Menschen erlernen eine Vielzahl von Erlebens- und Verhaltensweisen durch Beobachtung von Personen, die als Vorbilder (Modelle) gelten. Ob ein Modell viel oder wenig Aufmerksamkeit erhält, hängt von den Persönlichkeitsmerkmalen, der Art der Beziehung zwischen Modell und Beobachter:in sowie der Situation ab. Innerhalb der Psychologie gibt es verschiedene Theorien des Modelllernens – die umfangreichste und empirisch am besten abgesicherte Theorie geht auf Albert Bandura zurück. Bandura unterteilt das Lernen in zwei Phasen: die Aneignungsphase und die Ausführungsphase.
Bei der Aneignungsphase geht es um das Erkennen und Sammeln. Dabei speichert der/die Beobachter:in die Situation im Gehirn. In der Ausführungsphase wird das gesehene oder gehörte Verhalten eingeübt. Dabei greift das Gehirn auf die dafür relevanten Prozesse zurück. Verhalten und Handlungen werden oft mehrfach geübt. Die beobachtende Person gleicht dabei immer wieder die abgespeicherte Situation mit der vorhandenen Situation ab, um das Verhalten anzupassen und zu verbessern.
Zusätzlich zu diesen grundlegenden Phasen betont Bandura die Bedeutung der Motivation und der Selbstwirksamkeit. Ein Beobachter ist eher geneigt, ein Verhalten nachzuahmen, wenn er glaubt, dass er es erfolgreich ausführen kann (Selbstwirksamkeit) und wenn er dafür positive Verstärkung erwartet. Motivierende Faktoren können sowohl externe Belohnungen als auch interne Zufriedenheit und Anerkennung sein.

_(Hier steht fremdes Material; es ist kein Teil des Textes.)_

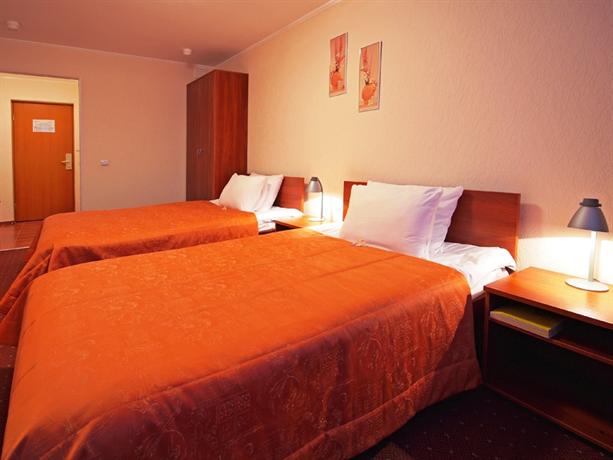 Hotel Ural Perm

Ein weiterer wichtiger Aspekt des Modelllernens ist die Rolle der Aufmerksamkeit. Nur wenn der Beobachter dem Modell ausreichend Aufmerksamkeit schenkt, kann er die relevanten Verhaltensweisen und deren Konsequenzen wahrnehmen und speichern. Die Fähigkeit, aufmerksam zu sein, kann durch verschiedene Faktoren beeinflusst werden, wie die Auffälligkeit des Modells, die Relevanz des Verhaltens für den Beobachter und die Komplexität der Situation.
Banduras Theorie des Modelllernens hat weitreichende Anwendungen in verschiedenen Bereichen wie Erziehung, Therapie, und Medien. In der Erziehung kann bewusstes Vorbildverhalten von Lehrkräften und Eltern dazu beitragen, erwünschte Verhaltensweisen bei Kindern zu fördern. In der Therapie wird Modelllernen genutzt, um Klienten neue, adaptive Verhaltensweisen zu vermitteln. In den Medien wird oft diskutiert, wie das Verhalten von Charakteren in Filmen und Spielen das Verhalten der Zuschauer beeinflusst.

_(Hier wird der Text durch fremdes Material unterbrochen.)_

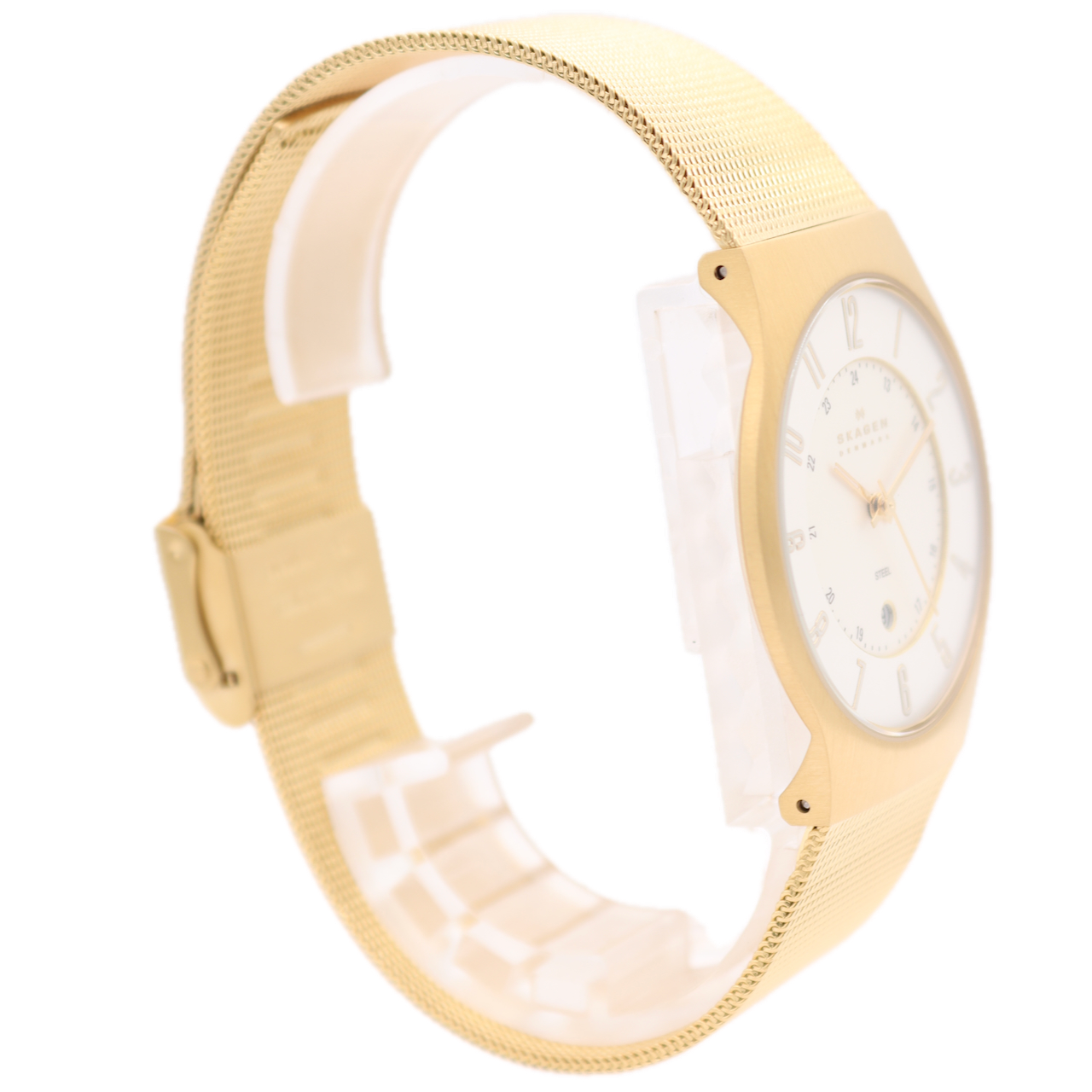 Vintage Skagen Slim 233XLGG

Die Forschung zeigt, dass nicht nur direktes Beobachten von realen Personen, sondern auch das Beobachten von Modellen in Büchern, Filmen oder durch digitale Medien effektiv sein kann. Dies hat weitreichende Implikationen für die Art und Weise, wie Informationen und Verhaltensweisen in unserer modernen, medienzentrierten Gesellschaft vermittelt werden.
Banduras Konzept des Modelllernens unterstreicht auch die Bedeutung der sozialen Umgebung für den Lernprozess. Menschen sind soziale Wesen, und viel von dem, was sie lernen, geschieht in Interaktion mit anderen. Dies bedeutet, dass die Qualität und Art der sozialen Interaktionen, die Menschen haben, einen erheblichen Einfluss darauf haben kann, was und wie sie lernen.

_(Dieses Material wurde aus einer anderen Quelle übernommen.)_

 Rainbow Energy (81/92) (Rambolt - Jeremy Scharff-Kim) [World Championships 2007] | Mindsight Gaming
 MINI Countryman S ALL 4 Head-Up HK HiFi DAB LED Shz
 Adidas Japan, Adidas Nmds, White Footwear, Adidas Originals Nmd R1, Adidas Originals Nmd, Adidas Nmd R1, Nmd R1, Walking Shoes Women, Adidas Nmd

Abschließend lässt sich sagen, dass Modelllernen ein komplexer und vielschichtiger Prozess ist, der weit über einfaches Nachahmen hinausgeht. Es umfasst kognitive, motivationale und soziale Komponenten und spielt eine entscheidende Rolle in der Entwicklung von Verhalten und Fähigkeiten. Die Theorie von Albert Bandura bietet einen tiefen Einblick in diese Prozesse und bleibt eine zentrale Grundlage in der modernen Lern- und Verhaltenspsychologie. (vgl. Hobmaier Hermann et al., 2019, S.257-266).